The problem: Swap every "Bull Terrier" in the entries below for "Beagle" and write the entries out again with nothing else changed. Omit the pictures.

Segment Open

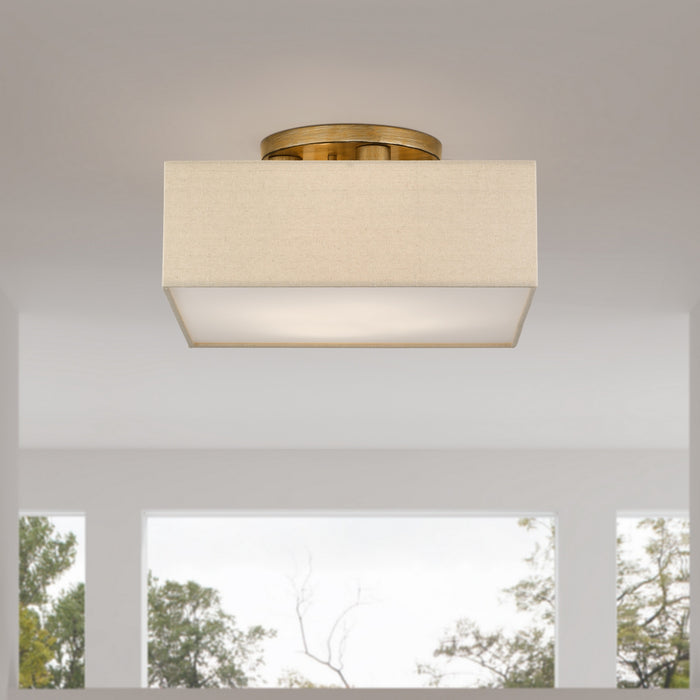 Livex Lighting - 52273-48 - Four Light Semi-Flush Mount - Summit - Antique Gold Leaf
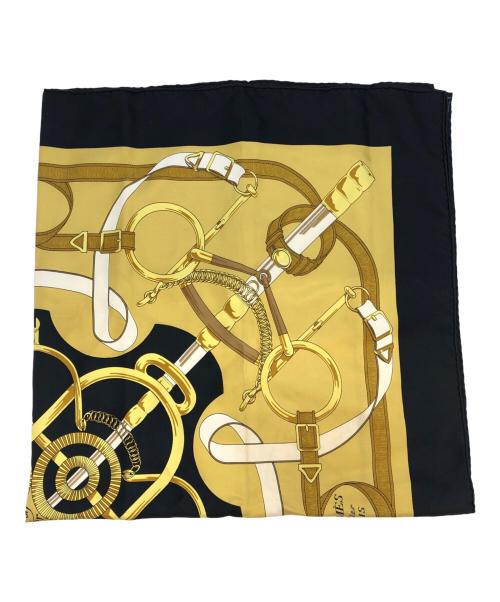 HERMES（エルメス）HERMES (エルメス) シルクスカーフ ゴールド×ブラックの古着・服飾アイテム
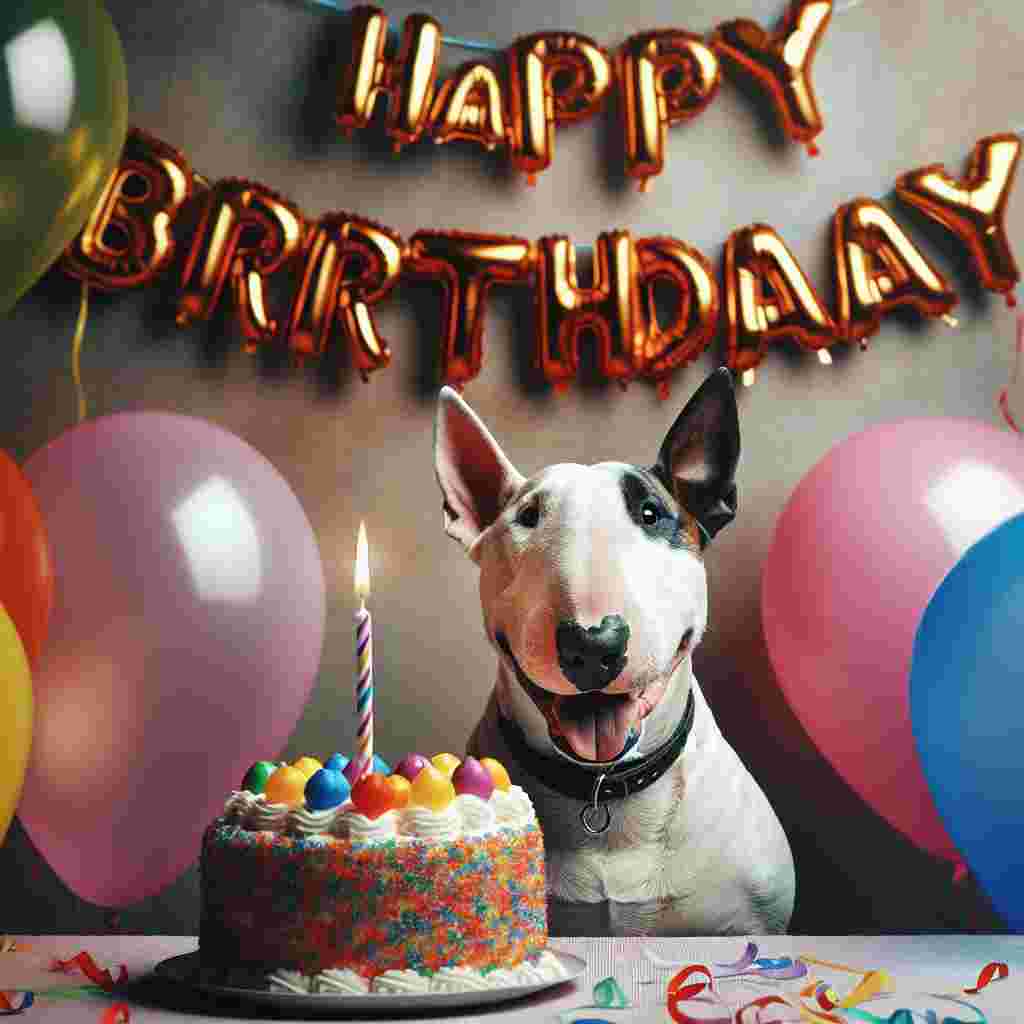 The illustration showcases a Bull Terrier with a big, contented smile, sitting in front of a birthday cake adorned with a single candle. The scene includes party streamers, and the words 'Happy Birthday' float above in balloon letters.
Generated with these themes: Bull Terrier  .
Made with ❤️ by AI.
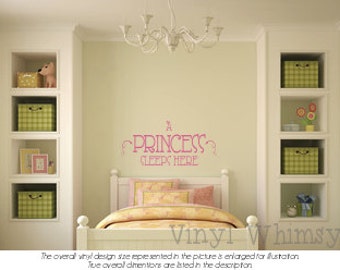 A Princess Sleeps Here - Vinyl Wall Art - Quote - Vinyl Lettering - Decal - MVDCT063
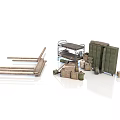 Rustic Storage Setup Featuring Wooden Structures Metal Racks And Crates 3d model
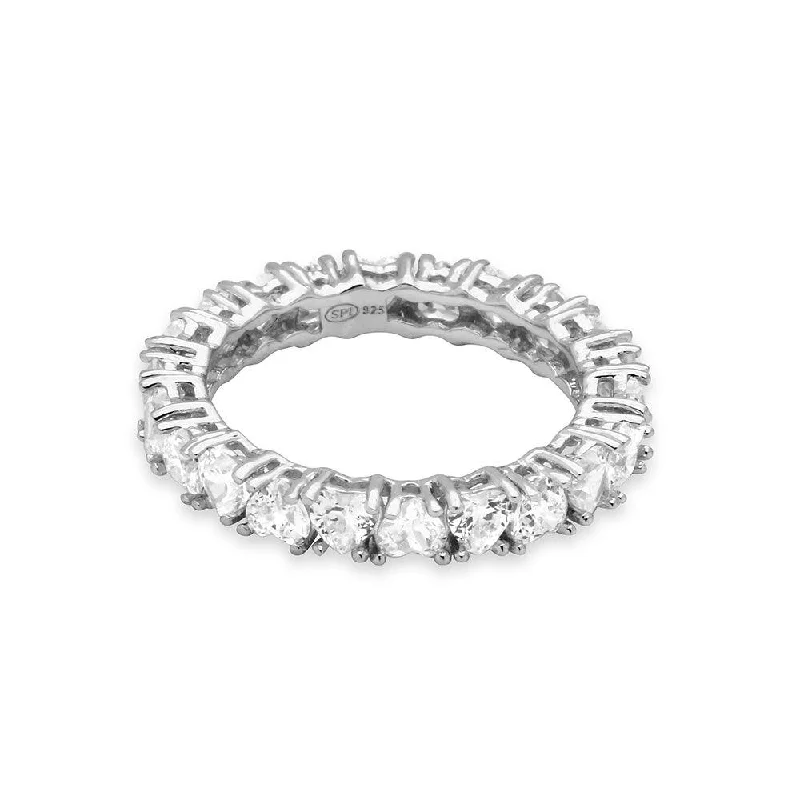 Silver 925 Rhodium Plated Eternity Ring with Heart Shaped CZ - GMR00138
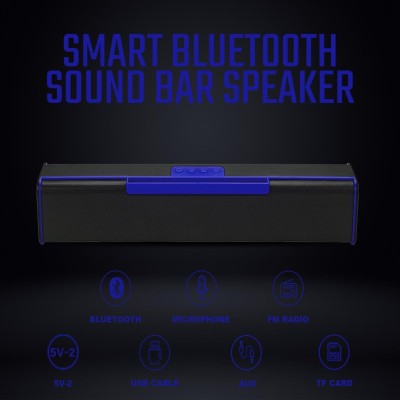 ZWOLLEX Stereo Soundbar for Phone/TV/Laptop/Tablets/Projectors, Multi Modes Aux 10 W Bluetooth Soundbar(Blue, Stereo Channel)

Segment Closed

Reply to the exercise:
 Livex Lighting - 52273-48 - Four Light Semi-Flush Mount - Summit - Antique Gold Leaf
 HERMES（エルメス）HERMES (エルメス) シルクスカーフ ゴールド×ブラックの古着・服飾アイテム
 The illustration showcases a Beagle with a big, contented smile, sitting in front of a birthday cake adorned with a single candle. The scene includes party streamers, and the words 'Happy Birthday' float above in balloon letters.
Generated with these themes: Beagle  .
Made with ❤️ by AI.
 A Princess Sleeps Here - Vinyl Wall Art - Quote - Vinyl Lettering - Decal - MVDCT063
 Rustic Storage Setup Featuring Wooden Structures Metal Racks And Crates 3d model
 Silver 925 Rhodium Plated Eternity Ring with Heart Shaped CZ - GMR00138
 ZWOLLEX Stereo Soundbar for Phone/TV/Laptop/Tablets/Projectors, Multi Modes Aux 10 W Bluetooth Soundbar(Blue, Stereo Channel)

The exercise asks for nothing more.